» COMPLETE THE FOLLOWING:
**1)** Condense the paragraph of the post "Knowing Becomes Believing" that begins "The boy walked into the quiet night" into two or three sentences, keeping its main facts.
**2)** In the paragraph of the post "Knowing Becomes Believing" that begins "The boy walked into the quiet night," identify every matter the boy wonders about or pictures in his mind.

» TEXT SECTION:
»»

Sunday, September 19, 2010

Knowing Becomes Believing

So. I'm still working myself back towards writing a "real" post. For now, I'm giving you writing from the past. It's pretty open of me...so hopefully you aren't shocked by what you see. :) A lot of this is an ongoing struggle, too. Please don't think I write from a viewpoint of expertise. Maybe a lot of what you've seen in my life will make sense after you read this. I don't know. I guess you'll find out. Let me know what you think, please.

Knowing Becomes Believing

    The boy walked into the quiet night, stepping towards the massive concrete structure that loomed towards him.  Dark thoughts circulating in his head, he wondered why he was in this situation and if he would ever get out. He envisioned the newspaper headlines that would appear the next day if he decided to give up hope of ever escaping his demons: “Boy found dead on eve of 18th birthday.” Recognizing them as stupid thoughts, he pushed them away and walked away from the soothing dam and calming lights, continuing his search for something that would assuage his doubts and calm his fears.

««

(Dataset excerpt)
»»

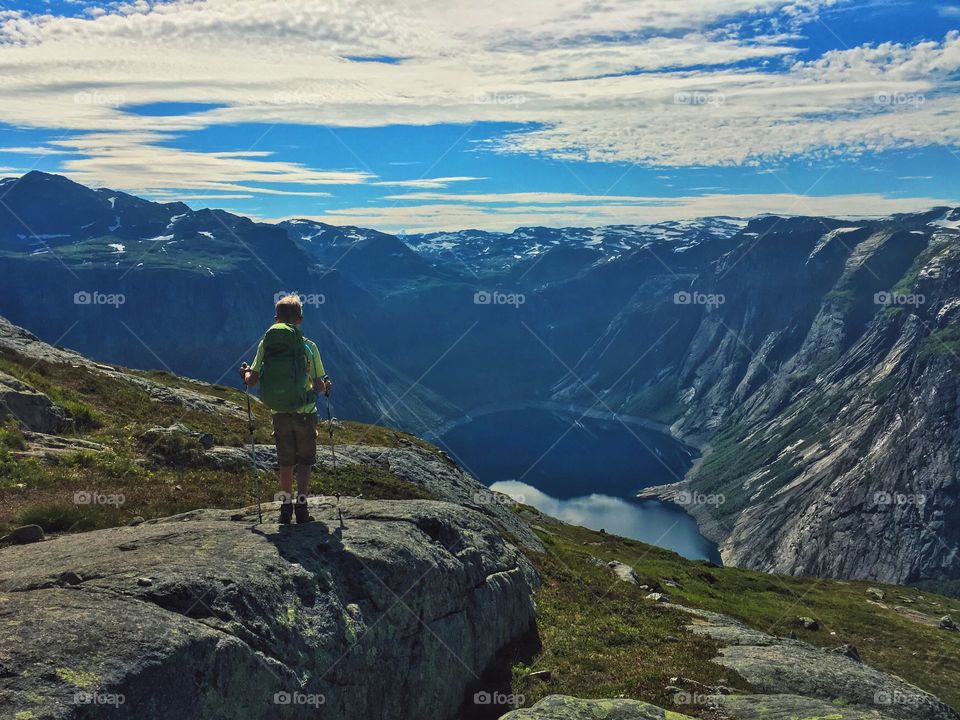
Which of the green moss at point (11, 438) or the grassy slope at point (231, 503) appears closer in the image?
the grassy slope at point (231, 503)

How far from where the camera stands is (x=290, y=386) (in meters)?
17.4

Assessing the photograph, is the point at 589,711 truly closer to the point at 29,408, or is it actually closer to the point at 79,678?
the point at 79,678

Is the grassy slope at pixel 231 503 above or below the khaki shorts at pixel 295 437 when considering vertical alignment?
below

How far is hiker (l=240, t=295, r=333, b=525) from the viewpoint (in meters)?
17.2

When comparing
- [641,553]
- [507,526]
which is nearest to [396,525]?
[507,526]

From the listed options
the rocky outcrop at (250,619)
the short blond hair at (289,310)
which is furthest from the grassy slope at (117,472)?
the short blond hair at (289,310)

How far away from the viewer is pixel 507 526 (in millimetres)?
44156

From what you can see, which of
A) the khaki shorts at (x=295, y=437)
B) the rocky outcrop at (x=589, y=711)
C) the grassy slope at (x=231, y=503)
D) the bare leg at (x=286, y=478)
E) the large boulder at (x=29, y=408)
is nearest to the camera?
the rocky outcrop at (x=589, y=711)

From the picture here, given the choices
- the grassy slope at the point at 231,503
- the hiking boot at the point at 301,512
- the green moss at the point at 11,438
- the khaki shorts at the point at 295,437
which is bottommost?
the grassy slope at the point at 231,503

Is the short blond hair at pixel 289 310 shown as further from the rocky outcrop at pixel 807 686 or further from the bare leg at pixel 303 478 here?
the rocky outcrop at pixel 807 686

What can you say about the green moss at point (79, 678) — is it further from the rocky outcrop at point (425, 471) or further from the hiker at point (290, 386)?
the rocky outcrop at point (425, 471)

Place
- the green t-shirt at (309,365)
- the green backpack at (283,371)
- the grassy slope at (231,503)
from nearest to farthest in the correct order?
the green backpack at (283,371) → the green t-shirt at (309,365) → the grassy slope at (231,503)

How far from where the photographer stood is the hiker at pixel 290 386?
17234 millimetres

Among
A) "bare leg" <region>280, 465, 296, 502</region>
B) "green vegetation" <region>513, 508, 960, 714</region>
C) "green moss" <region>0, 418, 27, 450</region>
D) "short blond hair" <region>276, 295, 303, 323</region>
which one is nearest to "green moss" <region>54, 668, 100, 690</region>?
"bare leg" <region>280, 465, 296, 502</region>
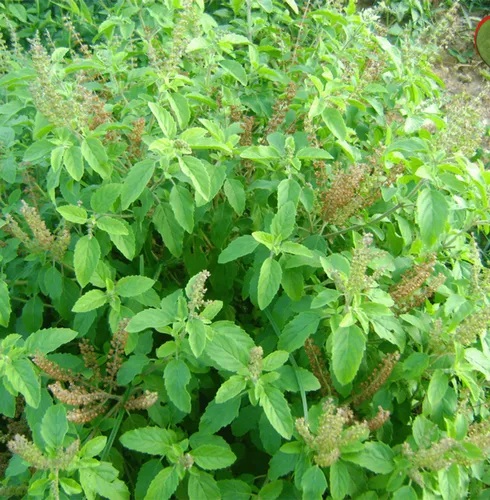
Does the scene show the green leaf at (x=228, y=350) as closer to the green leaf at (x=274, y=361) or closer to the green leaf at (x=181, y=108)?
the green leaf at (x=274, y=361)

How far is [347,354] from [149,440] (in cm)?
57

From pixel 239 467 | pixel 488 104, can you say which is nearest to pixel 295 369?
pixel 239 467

««

» TASK-BY-TASK OUTPUTS:
**1)** At night, a boy walked toward a massive concrete structure, troubled by dark thoughts about why he was in his situation and whether he would ever get out. He imagined the next day's headline, "Boy found dead on eve of 18th birthday," if he gave up hope of escaping his demons. Dismissing these as stupid thoughts, he walked away from the soothing dam and calming lights and continued searching for something to ease his doubts and fears.

**2)**
- Why he was in this situation
- Whether he would ever get out
- The newspaper headline "Boy found dead on eve of 18th birthday," which would appear the next day if he gave up hope of escaping his demons